## Begin Source text

UNIFIED Music Group is an Australian-based music company. Founded by Jaddan Comerford in 2011, the company now has offices in Melbourne, Sydney, London and Los Angeles. UNIFIED Music Group runs record label UNFD, merchandise store 24Hundred, and music festivals UNIFY - A Heavy Music Festival and The Hills Are Alive. The artist management division also includes artists including Vance Joy, Violent Soho, The Amity Affliction and more.

As of March 2018, UNIFIED's labels (UNFD, ONETWO, NLV Records, Exist. Recordings, THAA Records and DOMESTIC LA LA) are distributed worldwide through Sony Music Australia.

Business divisions 
UNIFIED Music Group has four divisions that oversee various artists and music services.

Recorded music 
UNIFIED owns and operates five record labels: UNFD, ONETWO, Domestic La La, NLV Records and Exist. Recordings.

The label is home to artists such as Northlane, Hellions, Hands Like Houses, Tonight Alive and In Hearts Wake. As well as overseas artists Architects, Beartooth, Hacktivist and Crossfaith, amongst others.

ONETWO, launched in 2013, was formed as a collaboration between hip hop artist Illy and UNIFIED. ONETWO boasts an all-Australian roster of artists including Allday, Citizen Kay and Kuren.

NLV Records was founded by Australian artist Nina Las Vegas to become a go-to outlet for original and forward-thinking underground club music.

Exist. Recordings were founded in 2017 by Australian artists The Kite String Tangle and UNIFIED. Since its inception, Exist. Recordings have released music from its artists globally, including music from Lastlings, The Kite String Tangle and Golden Vessel.

UNIFIED has provided label services in Australia for American label Hopeless Records for 11 years. UNIFIED also provides label services for House Of Beige, the independent label owned and operated by UAM management client REMI, and 1825 Records, a collaboration with Atlantic Records and Matt Emsell.

UNIFIED Music Group also runs a publishing service with Mushroom Publishing that was formed in 2011. UNIFIED works to provide services for a number of artists including Vance Joy, Illy, Northlane and many more.

Artist management 
UNIFIED Music Group's Artist Management division is one of Australia's leading management companies. Its current roster includes Vance Joy, Violent Soho, The Amity Affliction, Northlane and many more artists.

Full artist roster:
 The Amity Affliction
 Bodyjar
 Edwin White
 Illy
 The Kite String Tangle
 Mike Waters
 Tash Sultana
 Trophy Eyes
 Vance Joy
 Violent Soho

The UNIFIED Grant
In 2016, the company launched The UNIFIED Grant. Announced by Founder and CEO Jaddan Comerford in his BIGSOUND Keynote speech, the UNIFIED Grant consists of five x $5,000 grants, available to passionate people to help them realize their dreams. The goal of The UNIFIED Grant is to foster the next generation of driven young creatives who want to work in music but don't play an instrument: photographers, producers, videographers, web developers, graphic designers, journalists, app builders, data analysts and all the other disciplines that haven't yet come into focus.

## End Source text
## Begin Source excerpt

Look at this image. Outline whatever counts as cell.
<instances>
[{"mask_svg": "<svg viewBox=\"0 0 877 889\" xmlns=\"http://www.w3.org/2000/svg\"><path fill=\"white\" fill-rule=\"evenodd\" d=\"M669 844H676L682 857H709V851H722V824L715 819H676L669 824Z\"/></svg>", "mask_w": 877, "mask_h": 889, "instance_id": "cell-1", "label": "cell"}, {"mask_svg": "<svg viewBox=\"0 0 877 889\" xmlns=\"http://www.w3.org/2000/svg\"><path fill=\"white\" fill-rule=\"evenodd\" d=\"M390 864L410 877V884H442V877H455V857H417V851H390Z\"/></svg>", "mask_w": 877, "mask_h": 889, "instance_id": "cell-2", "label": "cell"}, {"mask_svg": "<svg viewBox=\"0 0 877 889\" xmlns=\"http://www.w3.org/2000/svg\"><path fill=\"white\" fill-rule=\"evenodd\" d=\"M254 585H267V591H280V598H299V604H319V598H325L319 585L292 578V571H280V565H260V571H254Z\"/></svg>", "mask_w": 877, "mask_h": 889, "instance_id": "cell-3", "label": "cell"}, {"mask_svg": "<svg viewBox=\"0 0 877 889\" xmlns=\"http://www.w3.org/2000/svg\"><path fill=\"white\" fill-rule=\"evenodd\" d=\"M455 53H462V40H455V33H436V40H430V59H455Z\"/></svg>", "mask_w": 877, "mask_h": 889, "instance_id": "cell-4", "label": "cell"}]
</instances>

## End Source excerpt

== The problem ==
Reproduce the UNIFIED Music Group text above word for word, between "Recorded music" and "underground club music.", inclusive.

== Result below ==
Recorded music 
UNIFIED owns and operates five record labels: UNFD, ONETWO, Domestic La La, NLV Records and Exist. Recordings.

The label is home to artists such as Northlane, Hellions, Hands Like Houses, Tonight Alive and In Hearts Wake. As well as overseas artists Architects, Beartooth, Hacktivist and Crossfaith, amongst others.

ONETWO, launched in 2013, was formed as a collaboration between hip hop artist Illy and UNIFIED. ONETWO boasts an all-Australian roster of artists including Allday, Citizen Kay and Kuren.

NLV Records was founded by Australian artist Nina Las Vegas to become a go-to outlet for original and forward-thinking underground club music.